▶ [Instruksi Tertulis] Tolong salin bagian teks tentang malam pergantian tahun di Jogja, mulai dari "Canda tawa, bahagia" dan berakhir pada "dari masing-masing daerah.", tanpa mengubah satu kata pun.

▶ [Teks yang Diberikan]
Puas dengan jalan-jalan tadi pagi, saatnya untuk tidur siang. Mengumpulkan tenaga untuk malam pergantian tahun nanti. Malam yang sangat spesial untuk saya dan mas Zeck, bisa menghabiskan waktu di kota ini.

“Nanti malam acara gus?”, tanya saya kepada gus Idam sebagai ketua kelas ditempat kuliahnya.

“Nanti malam ada acara bakar jagung, didekat danau. Lumayan jauh tempatnya dari pondok”, jawab gus Idam yang sedang repot untuk persiapan nanti malam.

Malam sudah datang. Setelah sholat isya’, kita langsung berangkat ke lokasi, untuk acara pergantian tahun nanti.

Setelah sampai lokasi, ada sebagian rombongan yang masih tertinggal. Saling mencari lokasinya dimana, karna rata-rata teman kuliahnya gus Idam belum ada yang tau.

Sampai lokasi semua, menggelar tikar, kumpulkan kayu untuk api unggun dan siap untuk bakar-bakar jagung.

Suasana yang sangat indah, ditemani dengan alunan lagu yang terdengar dari teman-teman dan suara gitar yang mengiringinya.

Canda tawa, bahagia dan semua beban yang kita bawa, terasa hilang dengan malam yang penuh kesan ini.

Ada yang ngobrol masalah nikah, kuliah, kehidupan setelah kuliah. Bahkan berbicara dengan logat yang mereka bawa dari masing-masing daerah.

Ada yang dari Tangerang, Bandung, Gresik, Jombang dan lainnya. Semua logat yang mereka bawa dari kota kelahirannya masing-masing, mereka ungkapkan disini.

Hari Terakhir di Jogja

Kota Jogja
Gambar diambil saat di Malioboro

Setelah pergantian malam kamarin. Kita harus meninggalkan kota ini, karna kondisi saya yang besok harus memulai aktivitas kembali.

Hari demi hari telah saya lalui dengan penuh cerita, misteri dan penuh kenangan yang tak akan terlupakan.

Menambah saudara dari berbagai daerah, menjadikan saya tidak pernah berhenti untuk menjelajah dunia ini.

▶ [Data Terekam]
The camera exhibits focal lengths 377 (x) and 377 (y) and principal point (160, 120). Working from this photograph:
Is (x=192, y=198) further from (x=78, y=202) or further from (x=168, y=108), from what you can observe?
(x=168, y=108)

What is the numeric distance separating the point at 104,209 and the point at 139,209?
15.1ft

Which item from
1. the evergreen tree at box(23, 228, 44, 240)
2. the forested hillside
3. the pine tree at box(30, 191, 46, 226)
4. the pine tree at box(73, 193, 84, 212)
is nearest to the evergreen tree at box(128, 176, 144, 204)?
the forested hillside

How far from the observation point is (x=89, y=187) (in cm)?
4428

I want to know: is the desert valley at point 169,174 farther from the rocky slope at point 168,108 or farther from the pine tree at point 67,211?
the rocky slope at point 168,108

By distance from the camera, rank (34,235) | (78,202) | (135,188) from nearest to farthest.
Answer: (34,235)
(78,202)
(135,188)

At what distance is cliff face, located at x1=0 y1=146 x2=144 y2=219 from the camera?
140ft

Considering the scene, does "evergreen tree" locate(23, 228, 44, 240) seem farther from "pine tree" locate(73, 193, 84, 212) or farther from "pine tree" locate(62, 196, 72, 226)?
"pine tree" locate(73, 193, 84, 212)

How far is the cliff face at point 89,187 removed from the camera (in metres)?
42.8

▶ [Jawaban Lengkap]
Canda tawa, bahagia dan semua beban yang kita bawa, terasa hilang dengan malam yang penuh kesan ini.

Ada yang ngobrol masalah nikah, kuliah, kehidupan setelah kuliah. Bahkan berbicara dengan logat yang mereka bawa dari masing-masing daerah.